Denn ab dem 1. Januar des kommenden Jahres werden die Standesämter Sonnefeld und Coburg in der Verwaltung zusammengelegt. Ziel dabei ist es, die Kompetenzen zu stärken, ohne jedoch Eigenständigkeiten, sondern den Bürgern den bisherigen Service weiterhin zu bieten.
Die Zuständigkeiten bleiben
Das heißt, für die Sonnefelder ändert sich nichts. Die Veränderungen finden im Hintergrund statt. "Hier wird niemandem etwas von seiner Zuständigkeit genommen", erklärt Tessmer. Er kann die Bürger aus dem Landkreis beruhigen, Trauungen etwa müssen nicht in Coburg vollzogen werden, sondern bleiben den Städten vorbehalten.
Wichtig ist Tessmer, dass die Gemeinden in der Verwaltung zwar zusammenwachsen, aber Sonnefeld nichts von seiner Eigenständigkeit verliert.
Die Stadt ist damit die dritte Gemeinde nach Großheirath (seit 2015) und Lautertal (seit 2016), die an das Standesamt in Coburg angegliedert wird. "Wir haben nur gute Erfahrungen gemacht", sagt Dritter Bürgermeister Thomas Nowak (SPD): "Auf Augenhöhe können wir zusammenarbeiten." Im Coburger Stadtrat wurde die Reform einstimmig angenommen.
Hinzugewinn an Kompetenzen
Michael Keilich (CSU), Bürgermeister von Sonnefeld, erklärt, dass nach Personalwechseln im Standesamt Sonnefeld die Frage aufkam, wie es weitergehe.

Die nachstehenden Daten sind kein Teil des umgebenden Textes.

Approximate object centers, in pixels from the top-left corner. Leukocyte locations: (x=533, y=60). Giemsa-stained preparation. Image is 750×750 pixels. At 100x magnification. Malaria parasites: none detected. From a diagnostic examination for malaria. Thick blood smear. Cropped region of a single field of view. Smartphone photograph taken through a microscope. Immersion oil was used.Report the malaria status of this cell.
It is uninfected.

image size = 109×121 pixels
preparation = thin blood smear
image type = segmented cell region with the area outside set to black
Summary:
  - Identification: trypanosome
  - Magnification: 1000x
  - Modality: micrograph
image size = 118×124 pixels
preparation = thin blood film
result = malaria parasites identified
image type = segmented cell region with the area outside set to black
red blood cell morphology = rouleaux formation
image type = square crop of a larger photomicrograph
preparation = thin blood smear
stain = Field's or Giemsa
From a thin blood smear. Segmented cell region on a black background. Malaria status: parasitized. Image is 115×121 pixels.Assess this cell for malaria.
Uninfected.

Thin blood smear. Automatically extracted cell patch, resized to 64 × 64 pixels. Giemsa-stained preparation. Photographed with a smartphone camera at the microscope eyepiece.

Zwar sei das Amt mit seinen Öffnungszeiten durchaus bürgerfreundlich.
Jedoch schilderte er den Fall, dass Beamte zum Teil mit komplizierten Fällen, etwa Verheiratungen mit Personen, die nicht aus dem EU-Gebiet kommen, einfach Personal binden würden. Solch ein Fall dauere schon einmal Stunden. Wäre es noch bürgerfreundlich, wenn Bürger deswegen warten müssten, fragt er rhetorisch.